Thread: On conflict update & hint bits

On conflict update & hint bits

From
Konstantin Knizhnik
Date:
Hi,

I am faced with rarely reproduced problem at our multimaster (and never 
at vanilla Postgres).
We are using our own customized transaction manager, so it may be 
definitely the problem in our multimaster.
But stack trace looks suspiciously and this is why I want to consult 
with people familiar with this code whether it is bug in 
ExecOnConflictUpdate or not.

Briefly: ExecOnConflictUpdate tries to set hint bit without holding lock 
on the buffer and so get assertion failure in MarkBufferDirtyHint.

Now stack trace:

#0  0x00007fe3b940acc9 in __GI_raise (sig=sig@entry=6) at 
../nptl/sysdeps/unix/sysv/linux/raise.c:56
#1  0x00007fe3b940e0d8 in __GI_abort () at abort.c:89
#2  0x000000000097b996 in ExceptionalCondition (conditionName=0xb4d970 
"!(LWLockHeldByMe(((LWLock*) (&(bufHdr)->content_lock))))", 
errorType=0xb4d2e9 "FailedAssertion",    fileName=0xb4d2e0 "bufmgr.c", lineNumber=3380) at assert.c:54
#3  0x00000000007e365b in MarkBufferDirtyHint (buffer=946, buffer_std=1 
'\001') at bufmgr.c:3380
#4  0x00000000009c3660 in SetHintBits (tuple=0x7fe396a9d858, buffer=946, 
infomask=256, xid=1398) at tqual.c:136
#5  0x00000000009c5194 in HeapTupleSatisfiesMVCC (htup=0x7ffc00169030, 
snapshot=0x2e79778, buffer=946) at tqual.c:1065
#6  0x00000000006ace83 in ExecCheckHeapTupleVisible (estate=0x2e81ae8, 
tuple=0x7ffc00169030, buffer=946) at nodeModifyTable.c:197
#7  0x00000000006ae343 in ExecOnConflictUpdate (mtstate=0x2e81d50, 
resultRelInfo=0x2e81c38, conflictTid=0x7ffc001690c0, planSlot=0x2e82428, 
excludedSlot=0x2e82428, estate=0x2e81ae8,    canSetTag=1 '\001', returning=0x7ffc001690c8) at nodeModifyTable.c:1173
#8  0x00000000006ad256 in ExecInsert (mtstate=0x2e81d50, slot=0x2e82428, 
planSlot=0x2e82428, arbiterIndexes=0x2e7eeb0, 
onconflict=ONCONFLICT_UPDATE, estate=0x2e81ae8, canSetTag=1 '\001')    at nodeModifyTable.c:395
#9  0x00000000006aebe3 in ExecModifyTable (node=0x2e81d50) at 
nodeModifyTable.c:1496

In ExecOnConflictUpdate buffer is pinned but not locked:
    /*     * Lock tuple for update.  Don't follow updates when tuple cannot be     * locked without doing so.  A row
lockingconflict here means our     * previous conclusion that the tuple is conclusively committed is not     * true
anymore.    */    tuple.t_self = *conflictTid;    test = heap_lock_tuple(relation, &tuple, estate->es_output_cid,
                   lockmode, LockWaitBlock, false, &buffer,                           &hufd);
 

heap_lock_tuple is pinning buffer but not locking it: *    *buffer: set to buffer holding tuple (pinned but not locked
atexit)
 

Later we try to check tuple visibility:
    ExecCheckHeapTupleVisible(estate, &tuple, buffer);

and inside HeapTupleSatisfiesMVCC try to set hint bit.

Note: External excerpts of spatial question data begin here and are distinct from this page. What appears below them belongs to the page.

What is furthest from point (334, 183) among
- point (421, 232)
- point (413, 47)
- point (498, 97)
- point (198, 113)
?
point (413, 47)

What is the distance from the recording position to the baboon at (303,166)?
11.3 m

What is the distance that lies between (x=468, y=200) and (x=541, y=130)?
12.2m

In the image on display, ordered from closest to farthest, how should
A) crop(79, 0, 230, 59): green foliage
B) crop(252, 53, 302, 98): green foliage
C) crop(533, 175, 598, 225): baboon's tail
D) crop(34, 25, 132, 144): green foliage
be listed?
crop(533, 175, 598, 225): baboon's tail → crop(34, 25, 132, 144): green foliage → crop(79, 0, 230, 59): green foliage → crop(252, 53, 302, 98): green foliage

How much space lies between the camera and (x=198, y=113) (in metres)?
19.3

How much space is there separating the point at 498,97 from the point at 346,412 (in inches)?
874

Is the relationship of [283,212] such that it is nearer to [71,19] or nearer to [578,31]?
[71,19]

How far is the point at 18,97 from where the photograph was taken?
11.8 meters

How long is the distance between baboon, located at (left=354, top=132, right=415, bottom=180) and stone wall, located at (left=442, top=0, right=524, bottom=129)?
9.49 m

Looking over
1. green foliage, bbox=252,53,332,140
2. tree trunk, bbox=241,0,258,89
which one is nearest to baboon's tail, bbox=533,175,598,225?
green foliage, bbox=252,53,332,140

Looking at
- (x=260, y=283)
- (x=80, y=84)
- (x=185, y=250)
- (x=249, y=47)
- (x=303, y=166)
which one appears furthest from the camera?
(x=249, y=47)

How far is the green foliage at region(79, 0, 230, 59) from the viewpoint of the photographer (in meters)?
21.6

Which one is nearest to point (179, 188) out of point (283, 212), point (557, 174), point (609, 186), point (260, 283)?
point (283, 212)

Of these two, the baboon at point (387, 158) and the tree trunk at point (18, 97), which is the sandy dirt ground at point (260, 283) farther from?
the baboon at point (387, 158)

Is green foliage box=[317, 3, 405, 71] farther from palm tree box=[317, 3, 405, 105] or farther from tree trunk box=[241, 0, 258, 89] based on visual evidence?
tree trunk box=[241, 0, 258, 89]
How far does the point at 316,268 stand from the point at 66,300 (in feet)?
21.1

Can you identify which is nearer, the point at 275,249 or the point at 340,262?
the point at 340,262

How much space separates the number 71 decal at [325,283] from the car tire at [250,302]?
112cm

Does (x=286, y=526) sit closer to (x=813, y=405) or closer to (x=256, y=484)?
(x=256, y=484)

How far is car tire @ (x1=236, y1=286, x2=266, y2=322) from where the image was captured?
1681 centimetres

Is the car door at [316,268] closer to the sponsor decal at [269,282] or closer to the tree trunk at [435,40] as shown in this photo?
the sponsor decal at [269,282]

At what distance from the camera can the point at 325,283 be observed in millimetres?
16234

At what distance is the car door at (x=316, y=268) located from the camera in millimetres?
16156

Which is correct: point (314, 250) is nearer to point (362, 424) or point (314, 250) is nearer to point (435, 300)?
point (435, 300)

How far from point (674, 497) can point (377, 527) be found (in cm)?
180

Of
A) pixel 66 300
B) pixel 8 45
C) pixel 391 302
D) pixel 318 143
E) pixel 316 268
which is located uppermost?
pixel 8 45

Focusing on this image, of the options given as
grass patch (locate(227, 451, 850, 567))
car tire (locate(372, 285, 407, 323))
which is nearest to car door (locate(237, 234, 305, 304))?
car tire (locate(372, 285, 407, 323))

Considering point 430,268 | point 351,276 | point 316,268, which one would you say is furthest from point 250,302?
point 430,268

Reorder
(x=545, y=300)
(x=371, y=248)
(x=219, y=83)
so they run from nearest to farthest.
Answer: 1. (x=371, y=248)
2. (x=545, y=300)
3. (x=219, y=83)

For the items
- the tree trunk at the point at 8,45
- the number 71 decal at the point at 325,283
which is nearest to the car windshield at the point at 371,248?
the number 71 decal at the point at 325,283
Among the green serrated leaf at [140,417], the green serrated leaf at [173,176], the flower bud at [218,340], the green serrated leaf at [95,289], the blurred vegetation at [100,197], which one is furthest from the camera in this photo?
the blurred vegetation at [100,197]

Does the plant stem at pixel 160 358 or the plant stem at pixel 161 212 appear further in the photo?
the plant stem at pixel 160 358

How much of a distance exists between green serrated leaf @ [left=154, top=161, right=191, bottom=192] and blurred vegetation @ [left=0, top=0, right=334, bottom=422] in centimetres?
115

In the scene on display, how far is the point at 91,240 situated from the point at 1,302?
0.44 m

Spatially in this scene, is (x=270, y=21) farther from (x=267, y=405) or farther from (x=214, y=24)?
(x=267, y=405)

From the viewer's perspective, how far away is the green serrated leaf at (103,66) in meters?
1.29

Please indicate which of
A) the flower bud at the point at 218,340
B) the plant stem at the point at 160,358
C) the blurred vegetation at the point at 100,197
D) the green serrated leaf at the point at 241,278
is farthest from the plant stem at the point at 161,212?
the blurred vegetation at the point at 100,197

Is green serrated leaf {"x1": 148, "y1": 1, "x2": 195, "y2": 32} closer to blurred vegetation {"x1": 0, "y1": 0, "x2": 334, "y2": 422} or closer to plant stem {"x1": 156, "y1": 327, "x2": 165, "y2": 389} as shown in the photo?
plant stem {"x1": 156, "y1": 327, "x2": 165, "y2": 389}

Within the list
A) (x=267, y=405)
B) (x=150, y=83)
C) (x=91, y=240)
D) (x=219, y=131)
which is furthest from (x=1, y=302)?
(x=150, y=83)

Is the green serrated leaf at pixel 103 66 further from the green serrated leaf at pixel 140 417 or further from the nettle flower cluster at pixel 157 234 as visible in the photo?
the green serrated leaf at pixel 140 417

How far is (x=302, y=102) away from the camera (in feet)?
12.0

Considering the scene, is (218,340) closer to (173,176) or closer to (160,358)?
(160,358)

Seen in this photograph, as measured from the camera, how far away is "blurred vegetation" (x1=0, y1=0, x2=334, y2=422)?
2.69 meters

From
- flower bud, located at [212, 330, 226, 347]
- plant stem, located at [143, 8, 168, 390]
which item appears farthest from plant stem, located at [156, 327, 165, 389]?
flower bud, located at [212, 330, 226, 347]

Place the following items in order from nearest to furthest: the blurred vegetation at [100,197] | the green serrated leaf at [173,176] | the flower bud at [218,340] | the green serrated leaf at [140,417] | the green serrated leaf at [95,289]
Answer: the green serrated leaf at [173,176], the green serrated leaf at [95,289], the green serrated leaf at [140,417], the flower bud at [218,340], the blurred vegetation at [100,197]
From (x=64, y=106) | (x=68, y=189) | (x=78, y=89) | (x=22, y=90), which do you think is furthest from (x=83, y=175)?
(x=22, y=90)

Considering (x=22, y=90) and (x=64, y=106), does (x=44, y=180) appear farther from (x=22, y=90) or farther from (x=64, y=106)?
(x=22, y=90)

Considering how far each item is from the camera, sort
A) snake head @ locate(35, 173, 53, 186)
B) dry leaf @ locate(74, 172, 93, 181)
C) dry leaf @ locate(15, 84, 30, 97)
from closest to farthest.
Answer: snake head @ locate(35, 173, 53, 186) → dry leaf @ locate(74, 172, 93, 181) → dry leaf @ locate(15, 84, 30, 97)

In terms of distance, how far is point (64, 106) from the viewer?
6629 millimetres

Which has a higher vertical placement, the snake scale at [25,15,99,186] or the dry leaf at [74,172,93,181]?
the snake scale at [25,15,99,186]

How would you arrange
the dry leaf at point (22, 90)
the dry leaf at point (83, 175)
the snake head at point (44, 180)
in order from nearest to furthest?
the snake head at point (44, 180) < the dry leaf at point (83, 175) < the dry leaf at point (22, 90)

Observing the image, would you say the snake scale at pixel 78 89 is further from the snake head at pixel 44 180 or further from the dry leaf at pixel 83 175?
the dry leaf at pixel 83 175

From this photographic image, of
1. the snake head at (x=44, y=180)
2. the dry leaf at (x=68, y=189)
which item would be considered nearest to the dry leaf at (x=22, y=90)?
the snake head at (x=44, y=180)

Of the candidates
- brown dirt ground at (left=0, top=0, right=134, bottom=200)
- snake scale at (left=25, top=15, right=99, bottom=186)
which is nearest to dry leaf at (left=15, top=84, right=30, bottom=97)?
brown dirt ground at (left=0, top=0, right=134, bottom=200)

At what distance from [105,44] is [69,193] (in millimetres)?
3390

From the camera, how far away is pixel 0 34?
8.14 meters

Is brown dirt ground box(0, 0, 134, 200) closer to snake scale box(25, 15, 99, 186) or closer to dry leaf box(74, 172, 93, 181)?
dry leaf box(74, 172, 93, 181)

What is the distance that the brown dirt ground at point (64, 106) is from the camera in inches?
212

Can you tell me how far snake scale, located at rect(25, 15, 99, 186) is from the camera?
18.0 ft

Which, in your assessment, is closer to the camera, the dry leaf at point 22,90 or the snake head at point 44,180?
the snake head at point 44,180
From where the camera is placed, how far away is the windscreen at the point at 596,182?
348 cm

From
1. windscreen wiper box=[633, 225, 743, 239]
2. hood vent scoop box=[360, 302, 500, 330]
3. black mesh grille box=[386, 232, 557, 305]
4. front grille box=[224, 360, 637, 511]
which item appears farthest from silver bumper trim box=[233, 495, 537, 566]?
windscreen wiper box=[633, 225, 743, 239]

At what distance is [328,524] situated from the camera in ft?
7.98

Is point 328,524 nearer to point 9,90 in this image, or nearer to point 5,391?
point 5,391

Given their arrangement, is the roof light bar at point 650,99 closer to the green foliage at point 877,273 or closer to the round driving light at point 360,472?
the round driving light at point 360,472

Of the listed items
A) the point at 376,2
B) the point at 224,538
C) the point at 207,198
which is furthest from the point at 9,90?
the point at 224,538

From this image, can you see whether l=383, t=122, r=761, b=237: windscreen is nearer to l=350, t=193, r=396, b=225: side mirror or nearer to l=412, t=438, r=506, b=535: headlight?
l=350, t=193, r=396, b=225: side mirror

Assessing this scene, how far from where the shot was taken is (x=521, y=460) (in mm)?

MarkBufferDirtyHint assumes that buffer is locked: * 2. The caller might have only share-lock instead of exclusive-lock

on the *      buffer's content lock.

and we get assertion failure in
    /* here, either share or exclusive lock is OK */
Assert(LWLockHeldByMe(BufferDescriptorGetContentLock(bufHdr)));

So the question is whether it is correct that ExecOnConflictUpdate tries 
to access and update tuple without holding lock on the buffer?

Thank in advance,

-- 
Konstantin Knizhnik
Postgres Professional: http://www.postgrespro.com
The Russian Postgres Company




Re: On conflict update & hint bits

From
Peter Geoghegan
Date:
On Fri, Sep 30, 2016 at 5:33 PM, Konstantin Knizhnik
<k.knizhnik@postgrespro.ru> wrote:
> Later we try to check tuple visibility:
>
>     ExecCheckHeapTupleVisible(estate, &tuple, buffer);
>
> and inside HeapTupleSatisfiesMVCC try to set hint bit.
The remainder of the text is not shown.